The 1996 series is notable for four things, two of which came in Game 1 and have been largely forgotten with time.  First, the Penguins stormed out to a 4-1 lead 31 minutes into the game.  The Caps came back, though, scoring five unanswered goals to close the scoring in a 6-4 win.  The second thing coming out of that game that might cause Caps fans to shake their collective heads in reflection was that the comeback was led by Todd Krygier, who had two goals in that game, including the game-winner 12:26 into the third period.  Krygier would figure prominently later in the series.

The head-shaking might stem from the fact that it was late in the second period in Game 4, just after the Penguins cut a 2-0 Caps lead in half on a Jagr shorthanded goal, that Krygier, the designated personal agitator of Mario Lemieux, caused Lemieux to “lose his noodle…”


For his trouble, Lemieux was charged with instigator, slashing, fighting, and game misconduct penalties, earning him an ejection.  Krygier got two minutes for roughing.  A reasonable person would think that with the best or second best player on the planet (depending on how one still felt about Wayne Gretzky) in the locker room for the last period, that the Caps would be in pretty good shape.  Yeah, that’s what the reasonable person would think.  Caps-Pens is not a realm for the reasonable, though.  Petr Nedved, who would loom oh-so-large later in this game, tied the game eight minutes into the third period to send the game into overtime.  And then another…and another…and…another.  Nedved ended the affair 19:15 into the fourth overtime with a power play goal for a 3-2 win to draw the Pens even at two games apiece.  They went on to win the series in six games.  Odd thing about that four-overtime Game 4.  All five goals were scored on special teams.  Two power play goals apiece and Jagr’s shorthanded goal.

Game 1 in 2000 was part of the league’s seemingly interminable policy to make the Penguins feel comfortable.  This year, it was back to scheduling.  Let Tony Kornheiser tell the story.  It mattered, perhaps for the only time in this postseason rivalry.  Capitals head coach Ron Wilson whistled a happy tune -- "I'll give Pittsburgh all seven games at their place and we'll still win” – but it would have been nice if the Caps won that Game 1 on home ice before heading to Pittsburgh.  The Penguins scored three goals in the first 12 minutes, added three in the second period, and won going away, 7-0.  The other four games were all one-goal affairs, but the Pens won three of them to win the series in five games.

**TASK BRIEF**
Name each penalty that the passage on the Capitals-Penguins playoff series says Mario Lemieux was charged with in Game 4 of the 1996 series.

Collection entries
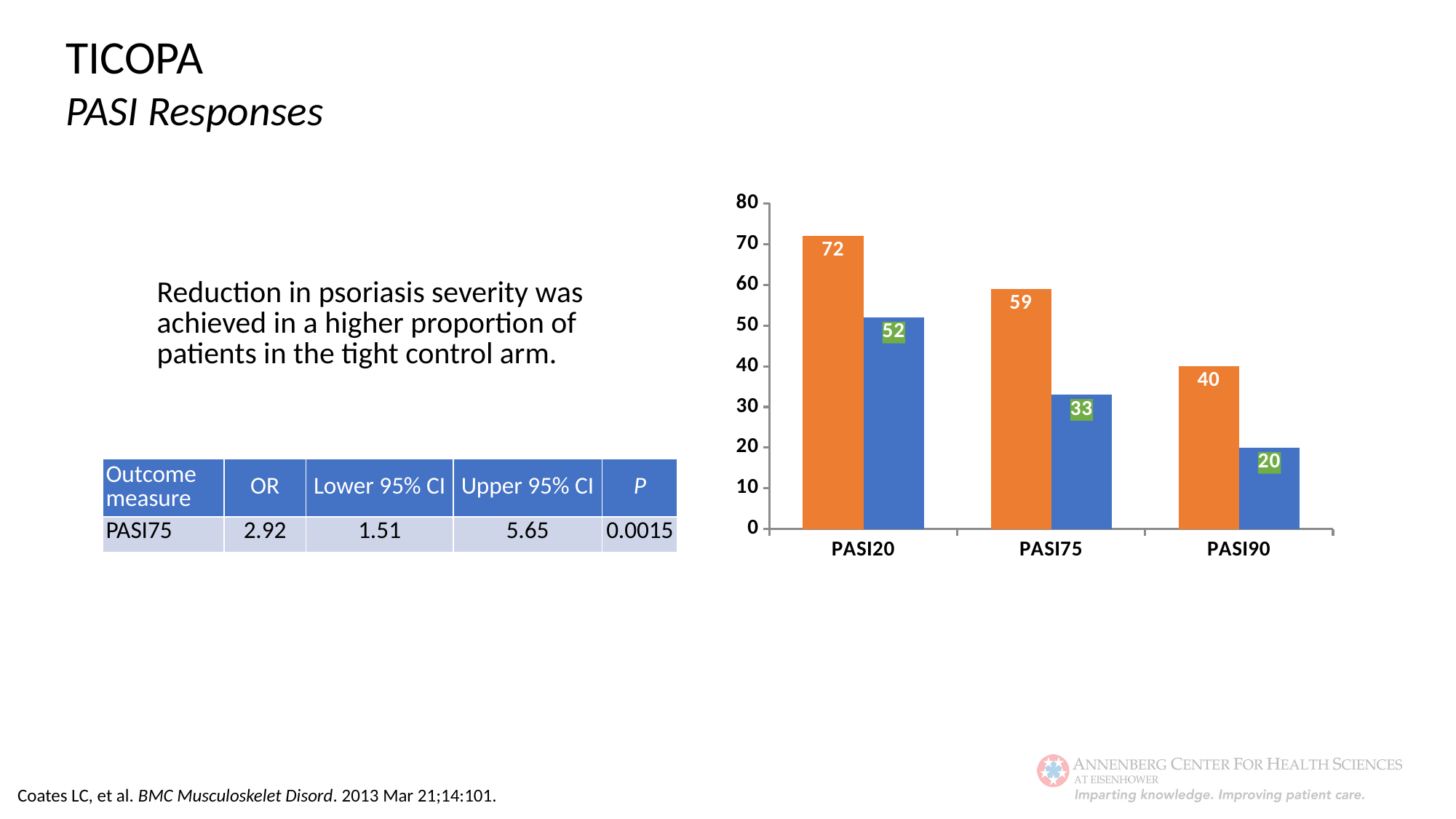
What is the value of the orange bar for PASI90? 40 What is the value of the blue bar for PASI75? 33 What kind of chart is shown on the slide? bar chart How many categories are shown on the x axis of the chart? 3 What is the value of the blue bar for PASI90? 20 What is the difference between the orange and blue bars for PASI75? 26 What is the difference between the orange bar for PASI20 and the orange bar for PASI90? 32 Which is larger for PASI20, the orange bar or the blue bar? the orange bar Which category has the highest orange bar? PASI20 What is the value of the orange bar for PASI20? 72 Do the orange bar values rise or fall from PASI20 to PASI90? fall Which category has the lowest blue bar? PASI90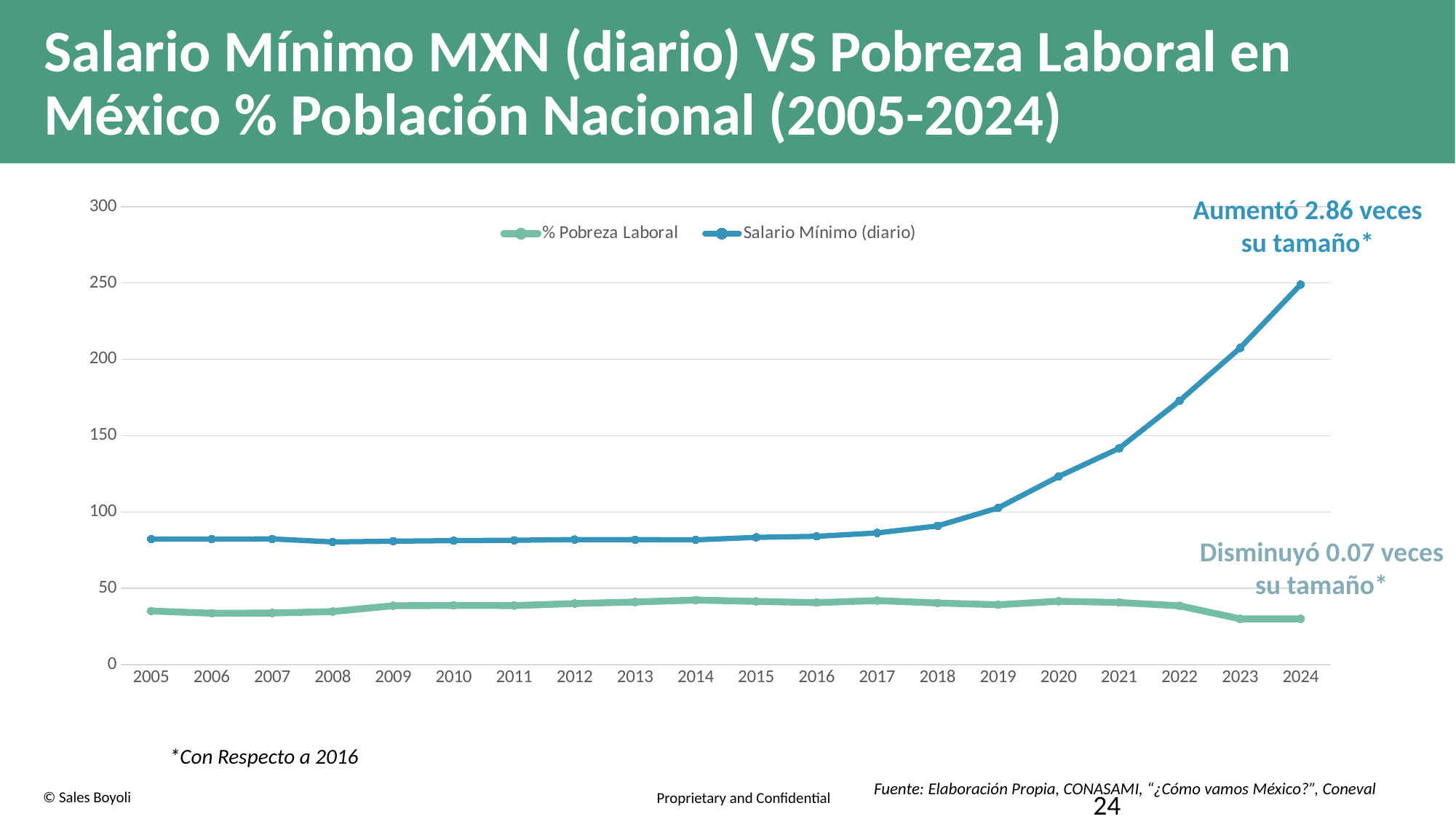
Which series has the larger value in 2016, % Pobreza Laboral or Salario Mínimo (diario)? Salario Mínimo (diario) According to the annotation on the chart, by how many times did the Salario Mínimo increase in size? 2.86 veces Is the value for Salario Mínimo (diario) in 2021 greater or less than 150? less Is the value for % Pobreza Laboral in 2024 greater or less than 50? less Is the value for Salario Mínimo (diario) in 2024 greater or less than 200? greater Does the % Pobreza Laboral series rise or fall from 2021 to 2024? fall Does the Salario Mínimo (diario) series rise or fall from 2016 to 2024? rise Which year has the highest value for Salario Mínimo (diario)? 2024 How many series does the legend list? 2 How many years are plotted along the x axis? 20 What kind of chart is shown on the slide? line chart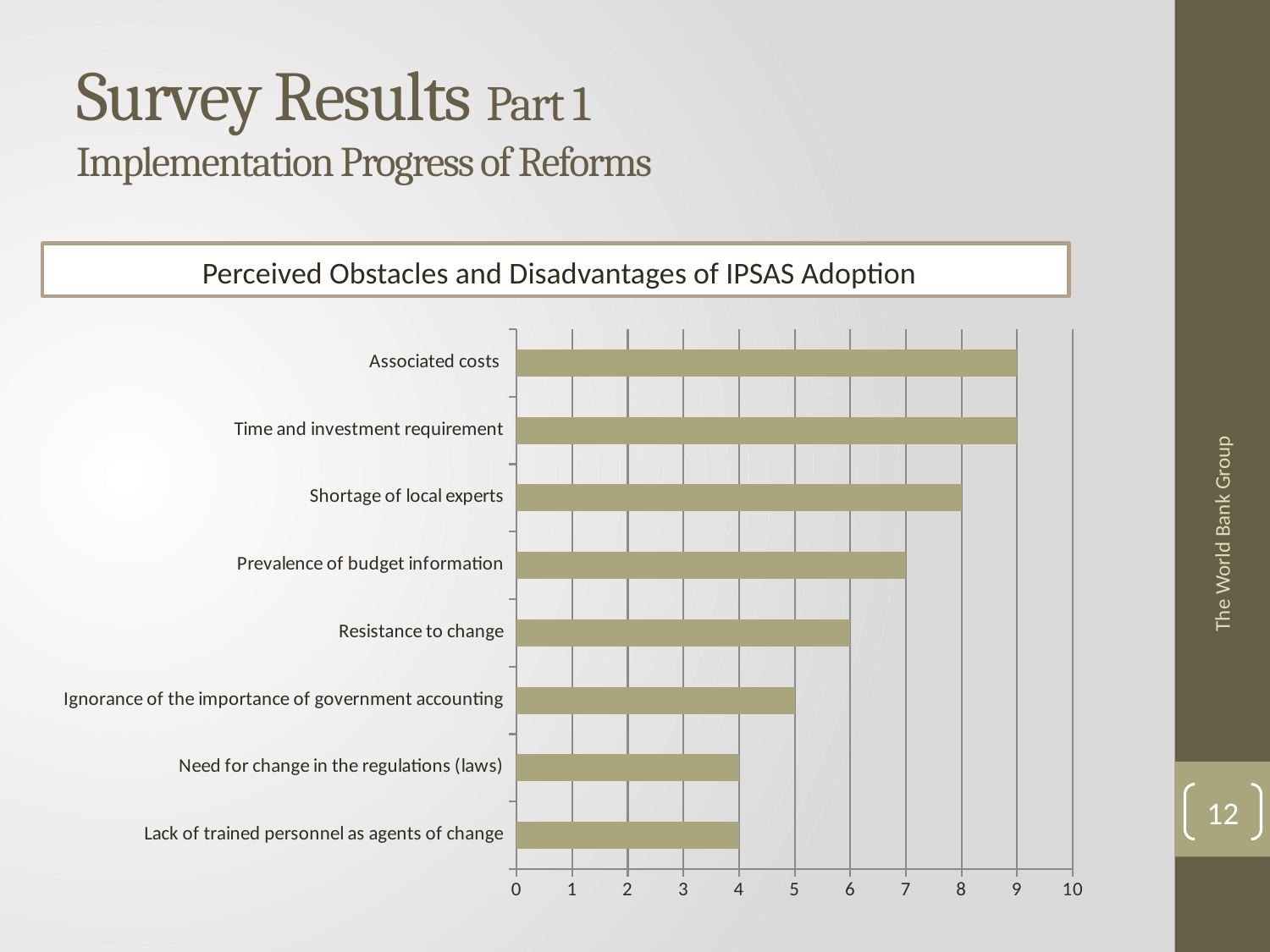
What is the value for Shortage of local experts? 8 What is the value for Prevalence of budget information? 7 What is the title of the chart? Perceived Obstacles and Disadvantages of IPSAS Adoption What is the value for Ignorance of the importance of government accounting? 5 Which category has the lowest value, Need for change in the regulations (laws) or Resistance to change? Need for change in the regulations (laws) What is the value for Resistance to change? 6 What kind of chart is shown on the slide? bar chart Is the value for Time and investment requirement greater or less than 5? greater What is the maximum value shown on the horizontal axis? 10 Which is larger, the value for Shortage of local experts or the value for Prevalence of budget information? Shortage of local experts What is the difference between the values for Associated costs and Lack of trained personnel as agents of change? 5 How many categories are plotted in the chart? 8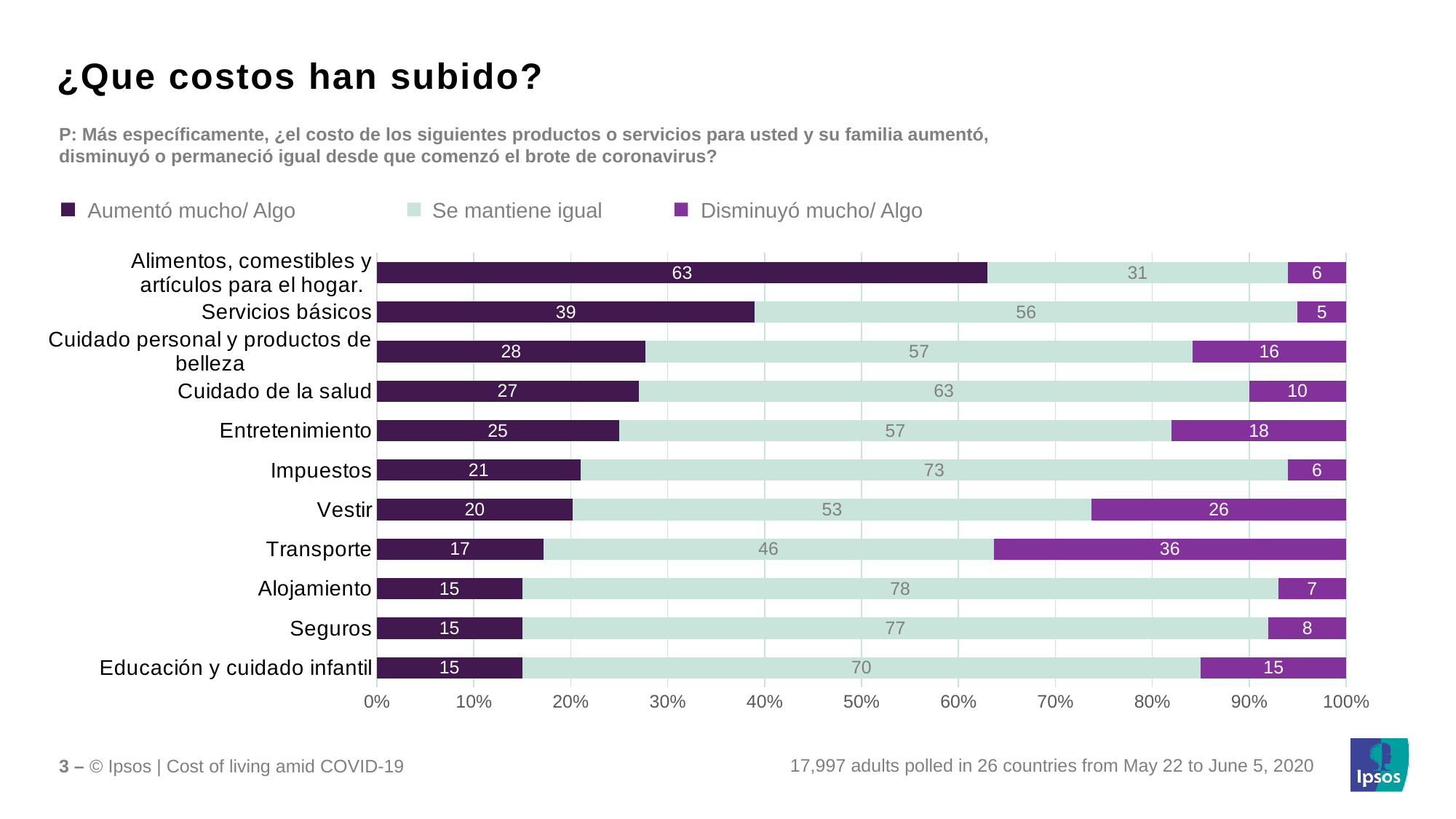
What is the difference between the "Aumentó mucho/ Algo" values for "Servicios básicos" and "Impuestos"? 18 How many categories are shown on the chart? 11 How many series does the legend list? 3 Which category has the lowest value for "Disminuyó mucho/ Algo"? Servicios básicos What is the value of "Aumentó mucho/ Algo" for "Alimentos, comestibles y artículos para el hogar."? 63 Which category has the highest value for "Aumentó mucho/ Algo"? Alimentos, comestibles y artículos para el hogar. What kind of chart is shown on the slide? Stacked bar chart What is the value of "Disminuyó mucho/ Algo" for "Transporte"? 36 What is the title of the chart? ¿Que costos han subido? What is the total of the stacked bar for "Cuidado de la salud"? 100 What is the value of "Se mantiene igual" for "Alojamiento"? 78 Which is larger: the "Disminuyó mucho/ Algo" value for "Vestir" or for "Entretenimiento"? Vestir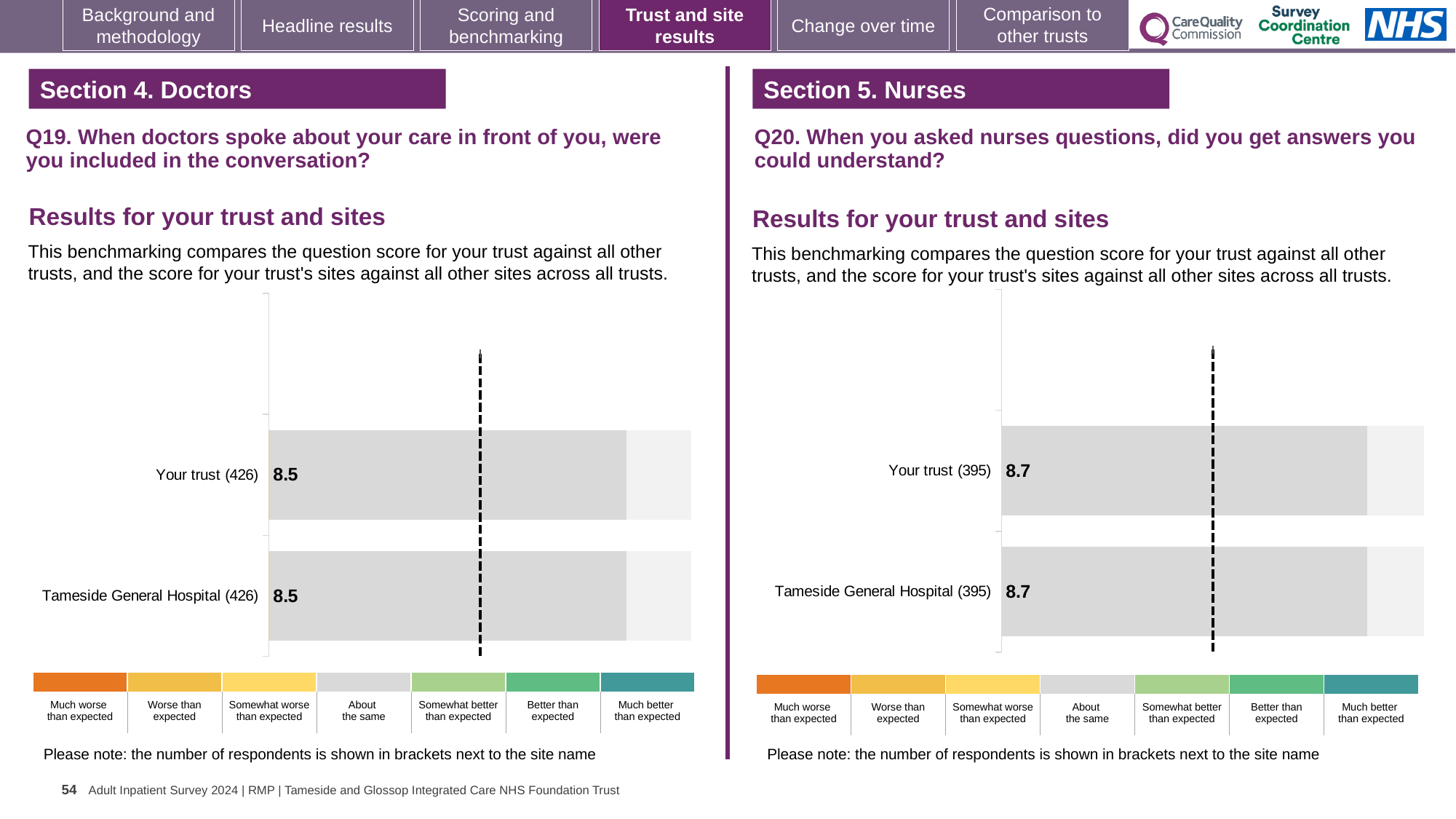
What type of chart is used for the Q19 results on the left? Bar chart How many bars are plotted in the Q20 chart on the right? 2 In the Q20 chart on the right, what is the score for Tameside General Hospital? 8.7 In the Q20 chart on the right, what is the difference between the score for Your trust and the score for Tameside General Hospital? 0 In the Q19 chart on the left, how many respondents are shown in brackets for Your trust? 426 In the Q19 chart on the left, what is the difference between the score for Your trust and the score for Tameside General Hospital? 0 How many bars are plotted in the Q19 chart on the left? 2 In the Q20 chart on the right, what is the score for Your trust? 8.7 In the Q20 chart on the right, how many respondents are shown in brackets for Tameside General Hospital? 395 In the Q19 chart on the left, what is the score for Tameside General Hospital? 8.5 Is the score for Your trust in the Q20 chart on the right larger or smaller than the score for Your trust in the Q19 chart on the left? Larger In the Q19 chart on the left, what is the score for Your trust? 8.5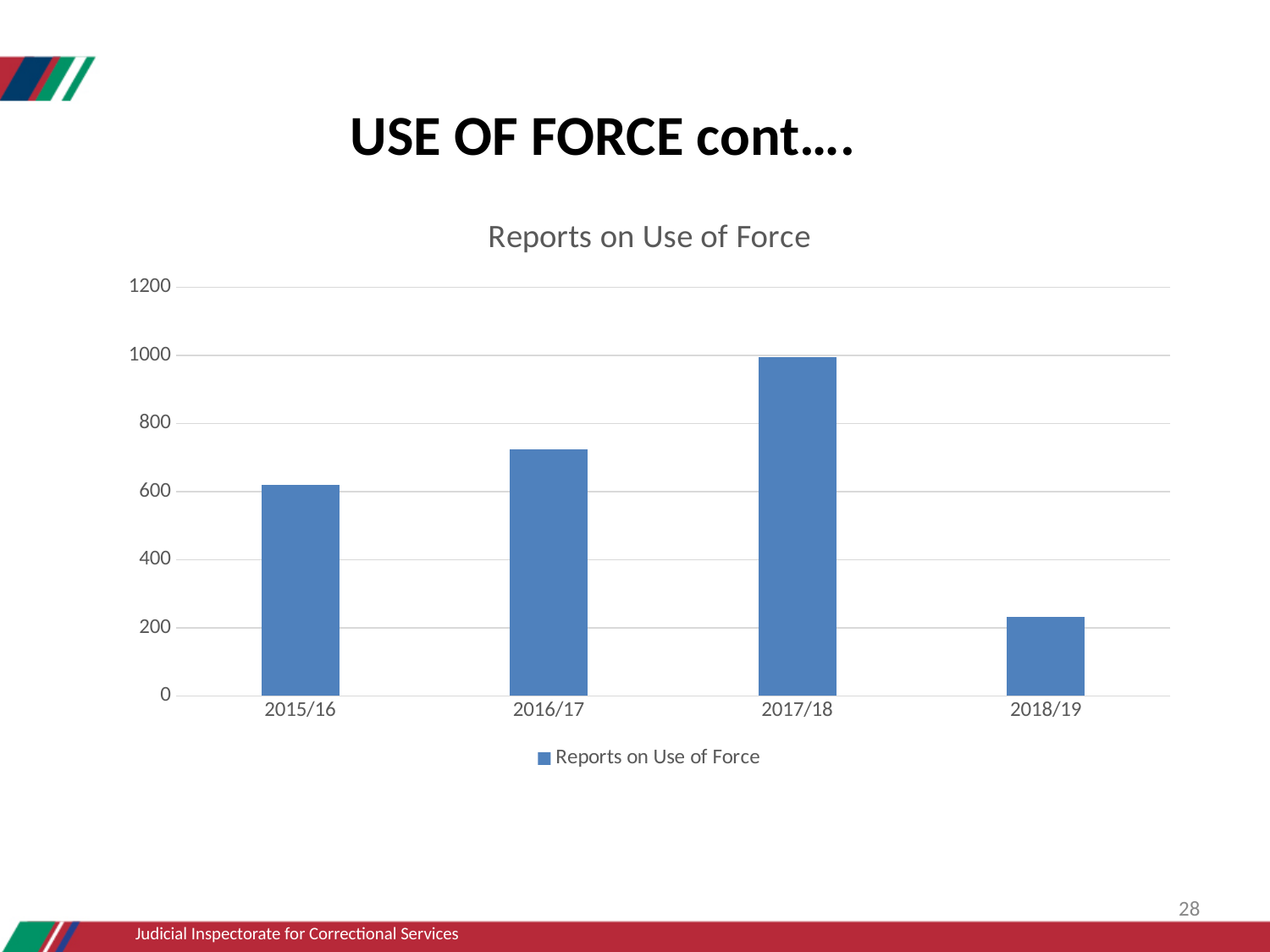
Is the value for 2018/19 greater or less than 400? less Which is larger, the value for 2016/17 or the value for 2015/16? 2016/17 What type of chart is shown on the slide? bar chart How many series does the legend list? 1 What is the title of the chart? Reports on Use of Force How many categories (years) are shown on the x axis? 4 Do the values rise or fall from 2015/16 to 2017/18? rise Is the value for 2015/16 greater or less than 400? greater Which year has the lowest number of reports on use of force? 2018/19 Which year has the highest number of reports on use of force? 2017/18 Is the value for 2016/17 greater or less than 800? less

**EXERCISE SOLUTION**
Instigator, slashing, fighting, and game misconduct.